§ Brief A:
Extract the full text on security risk assessment, word for word.

§ Text shown:
Security risk assessment. The practitioner identifies possible threats to the organization’s business
and the mitigations; gains an understanding of cybersecurity governance, processes and technology,
as well as critical information assets; and addresses cybersecurity risk in the context of business risk
and use generally accepted security controls frameworks such as NIST CSF, ISO 27001, Federal
Financial Institutions Examination Council’s Cybersecurity Assessment Tool, and the like. During a
security risk assessment, the practitioner will analyze critical assets that store or transmit sensitive
data; identify security requirements and potential threats; ensure compliance with regulatory
administrative, physical, and technical safeguards; determine infrastructure, systems, and process
vulnerabilities; and review areas where essential information could be at risk, including PII, PHI, and
credit card data.

(Raw records)

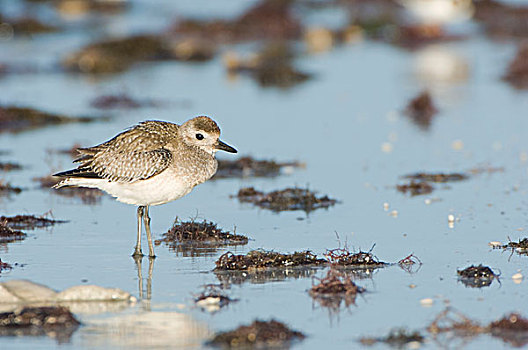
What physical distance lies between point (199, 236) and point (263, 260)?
4.78 feet

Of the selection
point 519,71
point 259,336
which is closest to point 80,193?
point 259,336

§ Brief B:
Add 144 to every number in the answers of the raw records above, including the distance and the point coordinates, and write out all the records again in full with everything else unchanged. Leave the pictures out.

§ Final answer A:
Security risk assessment. The practitioner identifies possible threats to the organization’s business
and the mitigations; gains an understanding of cybersecurity governance, processes and technology,
as well as critical information assets; and addresses cybersecurity risk in the context of business risk
and use generally accepted security controls frameworks such as NIST CSF, ISO 27001, Federal
Financial Institutions Examination Council’s Cybersecurity Assessment Tool, and the like. During a
security risk assessment, the practitioner will analyze critical assets that store or transmit sensitive
data; identify security requirements and potential threats; ensure compliance with regulatory
administrative, physical, and technical safeguards; determine infrastructure, systems, and process
vulnerabilities; and review areas where essential information could be at risk, including PII, PHI, and
credit card data.

§ Final answer B:
What physical distance lies between point (199, 236) and point (263, 260)?
148.78 feet

Of the selection
point 519,71
point 259,336
which is closest to point 80,193?
point 403,480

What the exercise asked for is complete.